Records
--------------------

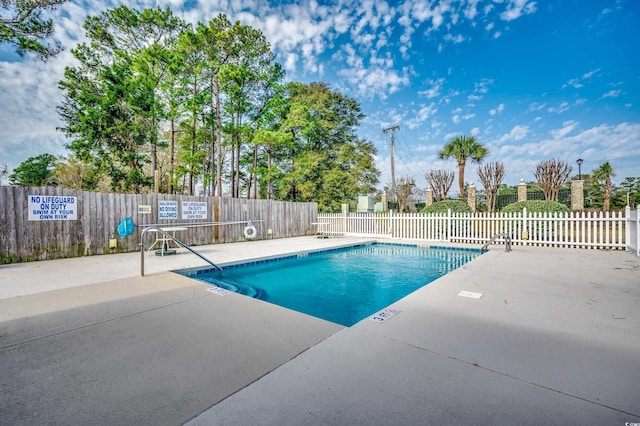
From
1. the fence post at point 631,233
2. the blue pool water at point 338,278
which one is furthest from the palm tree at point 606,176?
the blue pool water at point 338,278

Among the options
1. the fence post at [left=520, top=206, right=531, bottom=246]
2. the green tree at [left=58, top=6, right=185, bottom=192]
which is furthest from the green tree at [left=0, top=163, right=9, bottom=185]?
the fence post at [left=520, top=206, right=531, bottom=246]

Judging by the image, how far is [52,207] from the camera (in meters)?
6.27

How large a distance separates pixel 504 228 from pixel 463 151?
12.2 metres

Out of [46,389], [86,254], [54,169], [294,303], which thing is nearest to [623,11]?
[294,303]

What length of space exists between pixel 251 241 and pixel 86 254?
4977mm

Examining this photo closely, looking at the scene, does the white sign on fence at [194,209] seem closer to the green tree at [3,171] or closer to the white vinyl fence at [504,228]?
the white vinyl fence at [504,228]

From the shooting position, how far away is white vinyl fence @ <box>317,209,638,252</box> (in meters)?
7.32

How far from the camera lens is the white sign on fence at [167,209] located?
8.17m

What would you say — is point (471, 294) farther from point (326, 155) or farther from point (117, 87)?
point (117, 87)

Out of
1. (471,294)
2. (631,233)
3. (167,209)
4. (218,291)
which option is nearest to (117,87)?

--------------------

Write the records above out again exactly, with no pictures in your copy.

*Expected answer*
From
1. the fence post at point 631,233
2. the blue pool water at point 338,278
which one is furthest from the palm tree at point 606,176?
the blue pool water at point 338,278

Among the options
1. the fence post at [left=520, top=206, right=531, bottom=246]
2. the green tree at [left=58, top=6, right=185, bottom=192]
which is furthest from the green tree at [left=0, top=163, right=9, bottom=185]?
the fence post at [left=520, top=206, right=531, bottom=246]

Judging by the image, how far is [52,207] from the camera (in meters)?
6.27

How large a distance separates pixel 504 228 from pixel 463 151?
12.2 metres

Out of [46,389], [86,254], [54,169], [294,303], which thing is nearest to [623,11]?
[294,303]

What length of space exists between pixel 251 241 and pixel 86 254?
4977mm

Examining this photo closely, looking at the scene, does the white sign on fence at [194,209] seem closer to the green tree at [3,171] or closer to the white vinyl fence at [504,228]?
the white vinyl fence at [504,228]

From the shooting position, how far away is white vinyl fence @ <box>317,209,638,252</box> (in meters)?
7.32

How far from the camera lens is the white sign on fence at [167,209] located?
8.17m

What would you say — is point (471, 294) farther from point (326, 155) or farther from point (117, 87)?
point (117, 87)

Out of
1. (471,294)
2. (631,233)
3. (167,209)
4. (218,291)
which option is nearest to (117,87)?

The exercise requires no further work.